[Input material]
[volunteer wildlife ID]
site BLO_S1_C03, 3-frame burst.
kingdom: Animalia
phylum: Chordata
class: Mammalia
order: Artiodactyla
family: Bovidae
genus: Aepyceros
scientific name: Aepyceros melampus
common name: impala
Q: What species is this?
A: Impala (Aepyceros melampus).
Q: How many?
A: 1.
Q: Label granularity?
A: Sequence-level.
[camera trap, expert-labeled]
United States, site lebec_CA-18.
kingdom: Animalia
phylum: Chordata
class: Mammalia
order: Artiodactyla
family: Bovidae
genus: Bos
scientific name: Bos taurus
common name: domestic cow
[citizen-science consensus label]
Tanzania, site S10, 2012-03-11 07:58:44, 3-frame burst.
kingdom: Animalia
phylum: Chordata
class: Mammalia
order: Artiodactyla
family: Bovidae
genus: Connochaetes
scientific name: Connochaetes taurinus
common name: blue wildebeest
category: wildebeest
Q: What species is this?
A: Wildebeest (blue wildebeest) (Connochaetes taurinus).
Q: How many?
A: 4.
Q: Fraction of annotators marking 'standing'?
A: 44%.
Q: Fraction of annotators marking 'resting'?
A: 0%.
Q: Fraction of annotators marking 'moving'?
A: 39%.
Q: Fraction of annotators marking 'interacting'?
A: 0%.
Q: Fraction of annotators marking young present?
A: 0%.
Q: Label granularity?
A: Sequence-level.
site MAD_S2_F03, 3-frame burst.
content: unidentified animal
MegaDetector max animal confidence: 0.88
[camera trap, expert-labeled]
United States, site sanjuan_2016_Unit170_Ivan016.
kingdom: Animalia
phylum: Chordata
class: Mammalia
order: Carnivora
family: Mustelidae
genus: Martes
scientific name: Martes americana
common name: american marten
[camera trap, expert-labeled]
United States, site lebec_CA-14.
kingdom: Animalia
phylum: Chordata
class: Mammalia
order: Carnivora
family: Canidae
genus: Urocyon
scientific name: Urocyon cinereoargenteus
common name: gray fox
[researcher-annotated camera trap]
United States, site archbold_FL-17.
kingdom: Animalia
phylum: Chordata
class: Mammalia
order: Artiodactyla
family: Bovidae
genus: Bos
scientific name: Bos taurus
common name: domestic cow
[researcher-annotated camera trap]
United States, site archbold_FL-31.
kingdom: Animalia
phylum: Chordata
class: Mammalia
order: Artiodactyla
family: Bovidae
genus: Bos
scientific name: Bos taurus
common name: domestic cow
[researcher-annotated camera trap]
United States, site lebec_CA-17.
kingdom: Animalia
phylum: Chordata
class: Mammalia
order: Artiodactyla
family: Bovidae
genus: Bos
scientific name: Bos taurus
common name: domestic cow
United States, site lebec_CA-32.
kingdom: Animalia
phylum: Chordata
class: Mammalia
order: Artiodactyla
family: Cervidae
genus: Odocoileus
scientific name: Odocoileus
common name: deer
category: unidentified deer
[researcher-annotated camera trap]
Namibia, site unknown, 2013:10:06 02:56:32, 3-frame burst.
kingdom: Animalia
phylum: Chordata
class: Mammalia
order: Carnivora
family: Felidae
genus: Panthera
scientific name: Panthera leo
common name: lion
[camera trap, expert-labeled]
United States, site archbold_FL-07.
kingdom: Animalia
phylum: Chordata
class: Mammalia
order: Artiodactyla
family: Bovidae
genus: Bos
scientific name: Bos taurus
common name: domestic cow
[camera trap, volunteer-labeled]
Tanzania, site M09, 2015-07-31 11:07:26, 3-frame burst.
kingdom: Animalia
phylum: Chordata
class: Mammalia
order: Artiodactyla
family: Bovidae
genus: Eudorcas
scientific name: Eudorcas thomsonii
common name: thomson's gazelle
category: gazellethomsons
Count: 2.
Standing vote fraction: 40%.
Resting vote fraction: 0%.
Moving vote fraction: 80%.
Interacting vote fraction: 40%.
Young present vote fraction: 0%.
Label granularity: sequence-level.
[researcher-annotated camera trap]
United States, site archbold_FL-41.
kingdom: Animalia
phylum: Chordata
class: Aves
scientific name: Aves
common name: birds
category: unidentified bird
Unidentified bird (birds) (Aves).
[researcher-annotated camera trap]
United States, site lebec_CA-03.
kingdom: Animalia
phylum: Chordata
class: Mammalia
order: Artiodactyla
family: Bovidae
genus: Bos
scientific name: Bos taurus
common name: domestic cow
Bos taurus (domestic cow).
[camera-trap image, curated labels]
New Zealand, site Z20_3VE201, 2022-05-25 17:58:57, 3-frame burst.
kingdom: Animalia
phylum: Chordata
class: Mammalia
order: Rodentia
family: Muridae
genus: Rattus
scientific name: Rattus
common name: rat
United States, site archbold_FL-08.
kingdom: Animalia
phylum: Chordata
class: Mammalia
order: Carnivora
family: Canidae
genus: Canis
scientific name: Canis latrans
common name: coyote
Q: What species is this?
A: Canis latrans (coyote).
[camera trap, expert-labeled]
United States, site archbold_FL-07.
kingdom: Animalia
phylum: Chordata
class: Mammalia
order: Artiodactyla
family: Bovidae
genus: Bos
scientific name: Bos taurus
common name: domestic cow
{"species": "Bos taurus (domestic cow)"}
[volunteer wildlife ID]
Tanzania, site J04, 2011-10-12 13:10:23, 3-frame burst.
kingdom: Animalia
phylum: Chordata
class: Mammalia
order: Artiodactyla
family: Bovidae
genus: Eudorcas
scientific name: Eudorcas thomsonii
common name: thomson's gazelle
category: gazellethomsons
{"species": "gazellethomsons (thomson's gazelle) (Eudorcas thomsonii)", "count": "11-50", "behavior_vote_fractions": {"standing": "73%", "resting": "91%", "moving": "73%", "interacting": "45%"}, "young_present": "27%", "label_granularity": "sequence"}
[/Input material]
### About this task
Give an exact transcription of the data shown above.

### Answer box
[volunteer wildlife ID]
site BLO_S1_C03, 3-frame burst.
kingdom: Animalia
phylum: Chordata
class: Mammalia
order: Artiodactyla
family: Bovidae
genus: Aepyceros
scientific name: Aepyceros melampus
common name: impala
Q: What species is this?
A: Impala (Aepyceros melampus).
Q: How many?
A: 1.
Q: Label granularity?
A: Sequence-level.
[camera trap, expert-labeled]
United States, site lebec_CA-18.
kingdom: Animalia
phylum: Chordata
class: Mammalia
order: Artiodactyla
family: Bovidae
genus: Bos
scientific name: Bos taurus
common name: domestic cow
[citizen-science consensus label]
Tanzania, site S10, 2012-03-11 07:58:44, 3-frame burst.
kingdom: Animalia
phylum: Chordata
class: Mammalia
order: Artiodactyla
family: Bovidae
genus: Connochaetes
scientific name: Connochaetes taurinus
common name: blue wildebeest
category: wildebeest
Q: What species is this?
A: Wildebeest (blue wildebeest) (Connochaetes taurinus).
Q: How many?
A: 4.
Q: Fraction of annotators marking 'standing'?
A: 44%.
Q: Fraction of annotators marking 'resting'?
A: 0%.
Q: Fraction of annotators marking 'moving'?
A: 39%.
Q: Fraction of annotators marking 'interacting'?
A: 0%.
Q: Fraction of annotators marking young present?
A: 0%.
Q: Label granularity?
A: Sequence-level.
site MAD_S2_F03, 3-frame burst.
content: unidentified animal
MegaDetector max animal confidence: 0.88
[camera trap, expert-labeled]
United States, site sanjuan_2016_Unit170_Ivan016.
kingdom: Animalia
phylum: Chordata
class: Mammalia
order: Carnivora
family: Mustelidae
genus: Martes
scientific name: Martes americana
common name: american marten
[camera trap, expert-labeled]
United States, site lebec_CA-14.
kingdom: Animalia
phylum: Chordata
class: Mammalia
order: Carnivora
family: Canidae
genus: Urocyon
scientific name: Urocyon cinereoargenteus
common name: gray fox
[researcher-annotated camera trap]
United States, site archbold_FL-17.
kingdom: Animalia
phylum: Chordata
class: Mammalia
order: Artiodactyla
family: Bovidae
genus: Bos
scientific name: Bos taurus
common name: domestic cow
[researcher-annotated camera trap]
United States, site archbold_FL-31.
kingdom: Animalia
phylum: Chordata
class: Mammalia
order: Artiodactyla
family: Bovidae
genus: Bos
scientific name: Bos taurus
common name: domestic cow
[researcher-annotated camera trap]
United States, site lebec_CA-17.
kingdom: Animalia
phylum: Chordata
class: Mammalia
order: Artiodactyla
family: Bovidae
genus: Bos
scientific name: Bos taurus
common name: domestic cow
United States, site lebec_CA-32.
kingdom: Animalia
phylum: Chordata
class: Mammalia
order: Artiodactyla
family: Cervidae
genus: Odocoileus
scientific name: Odocoileus
common name: deer
category: unidentified deer
[researcher-annotated camera trap]
Namibia, site unknown, 2013:10:06 02:56:32, 3-frame burst.
kingdom: Animalia
phylum: Chordata
class: Mammalia
order: Carnivora
family: Felidae
genus: Panthera
scientific name: Panthera leo
common name: lion
[camera trap, expert-labeled]
United States, site archbold_FL-07.
kingdom: Animalia
phylum: Chordata
class: Mammalia
order: Artiodactyla
family: Bovidae
genus: Bos
scientific name: Bos taurus
common name: domestic cow
[camera trap, volunteer-labeled]
Tanzania, site M09, 2015-07-31 11:07:26, 3-frame burst.
kingdom: Animalia
phylum: Chordata
class: Mammalia
order: Artiodactyla
family: Bovidae
genus: Eudorcas
scientific name: Eudorcas thomsonii
common name: thomson's gazelle
category: gazellethomsons
Count: 2.
Standing vote fraction: 40%.
Resting vote fraction: 0%.
Moving vote fraction: 80%.
Interacting vote fraction: 40%.
Young present vote fraction: 0%.
Label granularity: sequence-level.
[researcher-annotated camera trap]
United States, site archbold_FL-41.
kingdom: Animalia
phylum: Chordata
class: Aves
scientific name: Aves
common name: birds
category: unidentified bird
Unidentified bird (birds) (Aves).
[researcher-annotated camera trap]
United States, site lebec_CA-03.
kingdom: Animalia
phylum: Chordata
class: Mammalia
order: Artiodactyla
family: Bovidae
genus: Bos
scientific name: Bos taurus
common name: domestic cow
Bos taurus (domestic cow).
[camera-trap image, curated labels]
New Zealand, site Z20_3VE201, 2022-05-25 17:58:57, 3-frame burst.
kingdom: Animalia
phylum: Chordata
class: Mammalia
order: Rodentia
family: Muridae
genus: Rattus
scientific name: Rattus
common name: rat
United States, site archbold_FL-08.
kingdom: Animalia
phylum: Chordata
class: Mammalia
order: Carnivora
family: Canidae
genus: Canis
scientific name: Canis latrans
common name: coyote
Q: What species is this?
A: Canis latrans (coyote).
[camera trap, expert-labeled]
United States, site archbold_FL-07.
kingdom: Animalia
phylum: Chordata
class: Mammalia
order: Artiodactyla
family: Bovidae
genus: Bos
scientific name: Bos taurus
common name: domestic cow
{"species": "Bos taurus (domestic cow)"}
[volunteer wildlife ID]
Tanzania, site J04, 2011-10-12 13:10:23, 3-frame burst.
kingdom: Animalia
phylum: Chordata
class: Mammalia
order: Artiodactyla
family: Bovidae
genus: Eudorcas
scientific name: Eudorcas thomsonii
common name: thomson's gazelle
category: gazellethomsons
{"species": "gazellethomsons (thomson's gazelle) (Eudorcas thomsonii)", "count": "11-50", "behavior_vote_fractions": {"standing": "73%", "resting": "91%", "moving": "73%", "interacting": "45%"}, "young_present": "27%", "label_granularity": "sequence"}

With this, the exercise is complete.